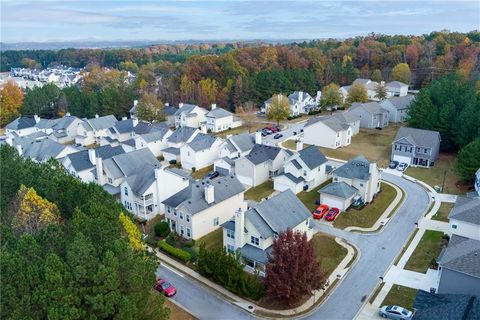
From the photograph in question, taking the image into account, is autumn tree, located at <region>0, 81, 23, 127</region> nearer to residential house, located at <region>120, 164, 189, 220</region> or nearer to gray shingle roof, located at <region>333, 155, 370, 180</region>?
residential house, located at <region>120, 164, 189, 220</region>

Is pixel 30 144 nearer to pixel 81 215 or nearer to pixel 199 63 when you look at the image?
pixel 81 215

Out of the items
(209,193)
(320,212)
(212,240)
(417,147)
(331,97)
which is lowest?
(212,240)

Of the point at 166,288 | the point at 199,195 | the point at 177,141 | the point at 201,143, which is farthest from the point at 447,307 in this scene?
the point at 177,141

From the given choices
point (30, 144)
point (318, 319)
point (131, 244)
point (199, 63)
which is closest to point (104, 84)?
point (199, 63)

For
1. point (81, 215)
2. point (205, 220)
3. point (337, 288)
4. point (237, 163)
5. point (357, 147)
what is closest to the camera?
point (81, 215)

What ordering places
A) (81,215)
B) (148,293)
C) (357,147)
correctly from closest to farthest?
(148,293) → (81,215) → (357,147)

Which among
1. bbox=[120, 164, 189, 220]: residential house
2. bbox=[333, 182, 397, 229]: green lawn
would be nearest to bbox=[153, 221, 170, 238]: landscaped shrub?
bbox=[120, 164, 189, 220]: residential house

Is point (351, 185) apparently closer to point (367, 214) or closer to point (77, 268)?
point (367, 214)

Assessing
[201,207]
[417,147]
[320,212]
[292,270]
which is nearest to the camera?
[292,270]
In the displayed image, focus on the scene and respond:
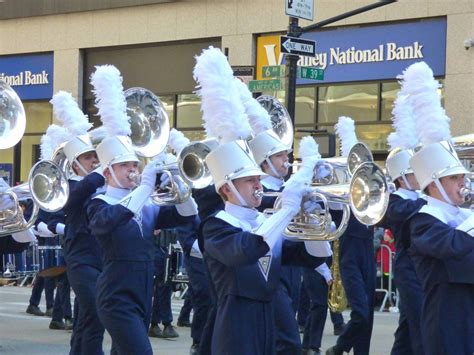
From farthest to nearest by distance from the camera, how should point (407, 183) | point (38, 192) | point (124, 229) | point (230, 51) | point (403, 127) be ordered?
point (230, 51) → point (403, 127) → point (38, 192) → point (407, 183) → point (124, 229)

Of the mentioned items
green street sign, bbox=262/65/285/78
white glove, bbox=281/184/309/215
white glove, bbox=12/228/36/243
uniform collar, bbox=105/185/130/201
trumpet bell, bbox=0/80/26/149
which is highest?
green street sign, bbox=262/65/285/78

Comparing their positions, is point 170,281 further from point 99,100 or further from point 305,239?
point 305,239

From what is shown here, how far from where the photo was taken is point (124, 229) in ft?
23.0

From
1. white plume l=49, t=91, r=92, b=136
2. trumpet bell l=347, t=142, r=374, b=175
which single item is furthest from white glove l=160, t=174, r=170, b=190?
trumpet bell l=347, t=142, r=374, b=175

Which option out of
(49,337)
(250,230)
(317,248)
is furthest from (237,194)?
(49,337)

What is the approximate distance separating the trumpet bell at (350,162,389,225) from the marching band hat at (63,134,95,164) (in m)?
2.78

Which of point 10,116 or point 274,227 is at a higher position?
point 10,116

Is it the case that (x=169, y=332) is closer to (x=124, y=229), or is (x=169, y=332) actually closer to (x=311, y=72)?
(x=124, y=229)

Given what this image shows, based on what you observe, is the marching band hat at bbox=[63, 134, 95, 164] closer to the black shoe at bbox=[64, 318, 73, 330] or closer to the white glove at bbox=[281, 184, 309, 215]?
the white glove at bbox=[281, 184, 309, 215]

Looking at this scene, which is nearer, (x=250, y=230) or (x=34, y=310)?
(x=250, y=230)

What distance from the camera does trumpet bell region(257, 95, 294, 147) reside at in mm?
9617

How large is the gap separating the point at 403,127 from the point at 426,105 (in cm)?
187

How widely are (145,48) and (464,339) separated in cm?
1773

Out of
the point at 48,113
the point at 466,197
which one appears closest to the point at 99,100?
the point at 466,197
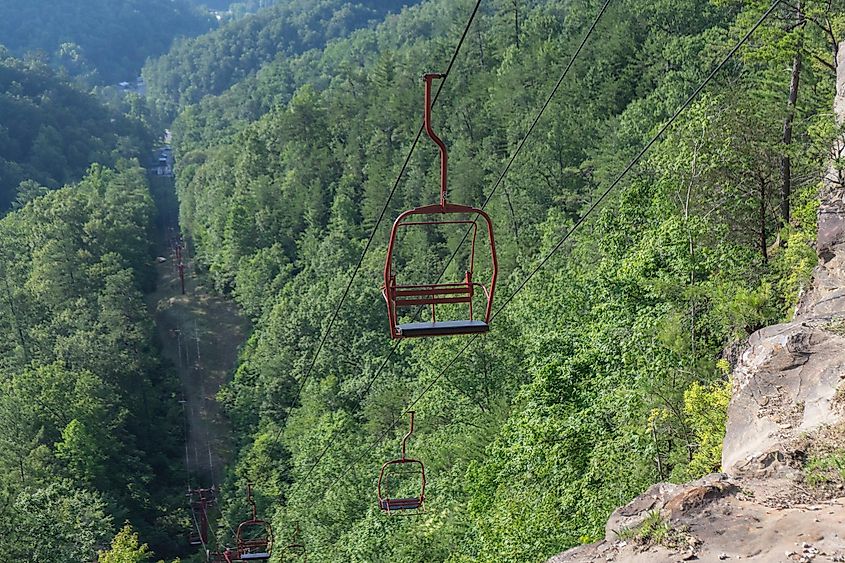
+++
◆ AUFGABE ◆
Schreibe alle Datensätze oben noch einmal ab und ersetze dabei „marching band hat“ durch „parade hat“, ohne sonst etwas zu ändern. Lass die Bilder in deiner Antwort weg.

◆ ANTWORT ZUR AUFGABE ◆
From the photograph in question, taking the image into account, is autumn tree, located at <region>0, 81, 23, 127</region> nearer to residential house, located at <region>120, 164, 189, 220</region> or nearer to gray shingle roof, located at <region>333, 155, 370, 180</region>?
residential house, located at <region>120, 164, 189, 220</region>

Is pixel 30 144 nearer to pixel 81 215 or nearer to pixel 199 63 when you look at the image?
pixel 81 215

Out of the items
(209,193)
(320,212)
(212,240)
(417,147)
(331,97)
which is lowest?
(212,240)

Of the point at 166,288 | the point at 199,195 | the point at 177,141 | the point at 201,143, which is farthest from the point at 447,307 in this scene?
the point at 177,141

From the given choices
point (30, 144)
point (318, 319)
point (131, 244)
point (199, 63)
which is closest to point (104, 84)?
point (199, 63)

For
1. point (81, 215)
2. point (205, 220)
3. point (337, 288)
4. point (237, 163)
5. point (357, 147)
what is closest to the camera?
point (81, 215)

What ordering places
A) (81,215)
B) (148,293)
C) (357,147)
correctly from closest to farthest?
(148,293) → (81,215) → (357,147)

Which among
1. bbox=[120, 164, 189, 220]: residential house
2. bbox=[333, 182, 397, 229]: green lawn
would be nearest to bbox=[153, 221, 170, 238]: landscaped shrub?
bbox=[120, 164, 189, 220]: residential house

Is point (351, 185) apparently closer to point (367, 214) or closer to point (77, 268)?
point (367, 214)

Assessing
[201,207]
[417,147]
[320,212]
[292,270]
which is nearest to the camera?
[292,270]
In the displayed image, focus on the scene and respond:
From farthest to nearest by distance from the camera, how should point (407, 183) | point (38, 192) | point (124, 229) | point (230, 51) | point (403, 127) be ordered?
point (230, 51) → point (403, 127) → point (38, 192) → point (407, 183) → point (124, 229)

Of the mentioned items
green street sign, bbox=262/65/285/78
white glove, bbox=281/184/309/215
white glove, bbox=12/228/36/243
uniform collar, bbox=105/185/130/201
trumpet bell, bbox=0/80/26/149
which is highest?
green street sign, bbox=262/65/285/78

Comparing their positions, is point 170,281 further from point 99,100 or further from point 305,239?
point 305,239

From what is shown here, how far from where the photo was taken is point (124, 229) in ft?
23.0

From
1. white plume l=49, t=91, r=92, b=136
2. trumpet bell l=347, t=142, r=374, b=175
which single item is furthest from white glove l=160, t=174, r=170, b=190?
trumpet bell l=347, t=142, r=374, b=175

Which option out of
(49,337)
(250,230)
(317,248)
is furthest from (237,194)?
(49,337)

What is the approximate distance separating the trumpet bell at (350,162,389,225) from the parade hat at (63,134,95,164) (in m)?
2.78

Which of point 10,116 or point 274,227 is at a higher position?
point 10,116

Is it the case that (x=169, y=332) is closer to (x=124, y=229), or is (x=169, y=332) actually closer to (x=311, y=72)?
(x=124, y=229)

Given what this image shows, based on what you observe, is the parade hat at bbox=[63, 134, 95, 164] closer to the black shoe at bbox=[64, 318, 73, 330] or closer to the white glove at bbox=[281, 184, 309, 215]?
the white glove at bbox=[281, 184, 309, 215]

Looking at this scene, which is nearer, (x=250, y=230) or (x=34, y=310)?
(x=250, y=230)

What distance from the camera does trumpet bell region(257, 95, 294, 147) reside at in mm?
9617

How large is the gap separating the point at 403,127 from the point at 426,105 (in cm)?
187

How widely are (145,48) and (464,339) separated in cm?
1773

Out of
the point at 48,113
the point at 466,197
which one appears closest to the point at 99,100?
the point at 466,197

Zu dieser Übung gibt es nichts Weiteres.